Below the list is a text field where you may write SQL queries of your own, to browse or alter its contents, or perform any other administrative actions your database engine might support via its SQL interface. The query is run right away when you press the Run query button, and its results printed below the textfield on the result page. When zooming down on a table you haven't already performed a query on, the query field suggests listing all columns declared as text, integers and similar readable data. Should you select blobs that turn out to be images, Roxen graciously presents them to your browser as image links instead of huge blobs of binary data - try looking at the image cache for GButton in the local database, for instance.
Creating New Databases
At the bottom of the Databases page, you can create or add new databases to the list with the Create new database button. The name you choose for the database will be the name you use as the db attribute of queries using the <emit sql> tag later on, so it's a good idea to use a name that is easy to type and identify the database for the RXML author.

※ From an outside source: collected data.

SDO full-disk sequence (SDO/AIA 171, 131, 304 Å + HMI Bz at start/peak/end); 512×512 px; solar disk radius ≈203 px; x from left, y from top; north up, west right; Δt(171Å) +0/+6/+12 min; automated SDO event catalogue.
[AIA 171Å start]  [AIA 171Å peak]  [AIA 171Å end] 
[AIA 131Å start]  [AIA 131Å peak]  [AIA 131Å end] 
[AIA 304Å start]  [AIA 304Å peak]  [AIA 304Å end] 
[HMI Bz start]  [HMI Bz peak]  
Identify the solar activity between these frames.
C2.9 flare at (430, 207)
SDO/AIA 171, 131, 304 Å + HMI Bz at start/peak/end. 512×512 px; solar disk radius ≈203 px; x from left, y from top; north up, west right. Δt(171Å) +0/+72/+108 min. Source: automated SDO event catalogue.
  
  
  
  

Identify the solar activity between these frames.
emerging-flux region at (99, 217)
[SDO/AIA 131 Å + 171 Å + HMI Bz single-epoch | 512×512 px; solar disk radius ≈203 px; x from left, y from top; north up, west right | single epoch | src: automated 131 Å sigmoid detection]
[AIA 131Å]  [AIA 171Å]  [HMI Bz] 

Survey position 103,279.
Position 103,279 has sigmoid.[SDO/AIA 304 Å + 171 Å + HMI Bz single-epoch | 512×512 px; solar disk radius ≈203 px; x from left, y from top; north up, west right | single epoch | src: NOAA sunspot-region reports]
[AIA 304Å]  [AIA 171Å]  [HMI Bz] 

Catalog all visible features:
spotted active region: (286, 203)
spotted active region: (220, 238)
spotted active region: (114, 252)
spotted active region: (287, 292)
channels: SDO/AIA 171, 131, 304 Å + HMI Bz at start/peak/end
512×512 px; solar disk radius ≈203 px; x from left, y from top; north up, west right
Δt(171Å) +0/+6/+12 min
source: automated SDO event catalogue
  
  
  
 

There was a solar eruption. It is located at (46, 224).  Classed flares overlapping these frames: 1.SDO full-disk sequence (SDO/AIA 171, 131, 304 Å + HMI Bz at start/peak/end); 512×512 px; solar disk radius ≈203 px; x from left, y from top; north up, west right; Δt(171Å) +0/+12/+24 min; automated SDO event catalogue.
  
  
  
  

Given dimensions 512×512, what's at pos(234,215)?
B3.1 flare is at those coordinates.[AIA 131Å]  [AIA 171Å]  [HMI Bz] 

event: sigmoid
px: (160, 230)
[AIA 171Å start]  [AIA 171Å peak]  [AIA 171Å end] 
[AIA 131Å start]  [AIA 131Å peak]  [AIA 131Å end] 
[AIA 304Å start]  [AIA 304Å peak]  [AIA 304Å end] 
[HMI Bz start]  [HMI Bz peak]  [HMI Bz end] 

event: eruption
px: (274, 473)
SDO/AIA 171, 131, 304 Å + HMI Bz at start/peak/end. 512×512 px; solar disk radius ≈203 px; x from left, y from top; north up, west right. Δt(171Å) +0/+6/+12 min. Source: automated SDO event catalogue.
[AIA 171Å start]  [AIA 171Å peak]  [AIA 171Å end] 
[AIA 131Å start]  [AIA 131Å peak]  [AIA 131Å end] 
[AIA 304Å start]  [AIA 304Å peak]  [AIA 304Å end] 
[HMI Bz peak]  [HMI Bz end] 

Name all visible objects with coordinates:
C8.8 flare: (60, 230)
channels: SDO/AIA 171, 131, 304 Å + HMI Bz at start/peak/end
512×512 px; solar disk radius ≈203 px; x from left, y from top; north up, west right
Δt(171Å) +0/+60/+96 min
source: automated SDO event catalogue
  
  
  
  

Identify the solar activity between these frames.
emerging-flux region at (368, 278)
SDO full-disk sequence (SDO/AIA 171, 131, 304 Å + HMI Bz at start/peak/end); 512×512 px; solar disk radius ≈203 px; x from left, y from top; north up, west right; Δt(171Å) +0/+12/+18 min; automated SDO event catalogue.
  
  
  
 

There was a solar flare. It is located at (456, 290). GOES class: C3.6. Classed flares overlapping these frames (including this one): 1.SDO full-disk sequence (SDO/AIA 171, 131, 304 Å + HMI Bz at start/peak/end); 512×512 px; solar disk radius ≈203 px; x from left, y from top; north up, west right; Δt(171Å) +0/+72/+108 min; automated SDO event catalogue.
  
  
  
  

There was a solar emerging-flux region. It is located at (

An internal database will be both created (in the bundled internal MySQL database) and added to the view, whereas an external database will just be added - if it didn't exist, an error is reported. When creating an external database, you must fill in a database URL to the database server (e g mysql://root@dbhost/), or to a particular database itself (such as mysql://root@dbhost/customers). The database will be listed below the category of your choice, and when you create internal databases, the category can also decide in what database server the database will be created. Again, you are encouraged to add a helpful comment about the database; it will be shown when browsing the database later on, so here is where you write the reminders you will later wish you had given the effort to write, trying to get reaquainted with the dusty old database from last year. :-)
When focusing a database, a new array of action buttons is made available:
All databases backed-up using the Make a backup button above end up below this subtab, and upon restoring one, you are prompted of what tables you want and what database to read them back to. If you want to read them back to a new database, be sure to create one first. The default choice is the source database it was backed up from.
In the list, organised by database name, you will see the paths to all database backups, when they were made, their name and buttons to restore or delete them. Deleting a backup is performed with no questions asked, so be sure to know what you are up to.
The last subtab, finally, lists current status info and details on what the bundled MySQL server is up to, version information, active connections and various other useful debugging data.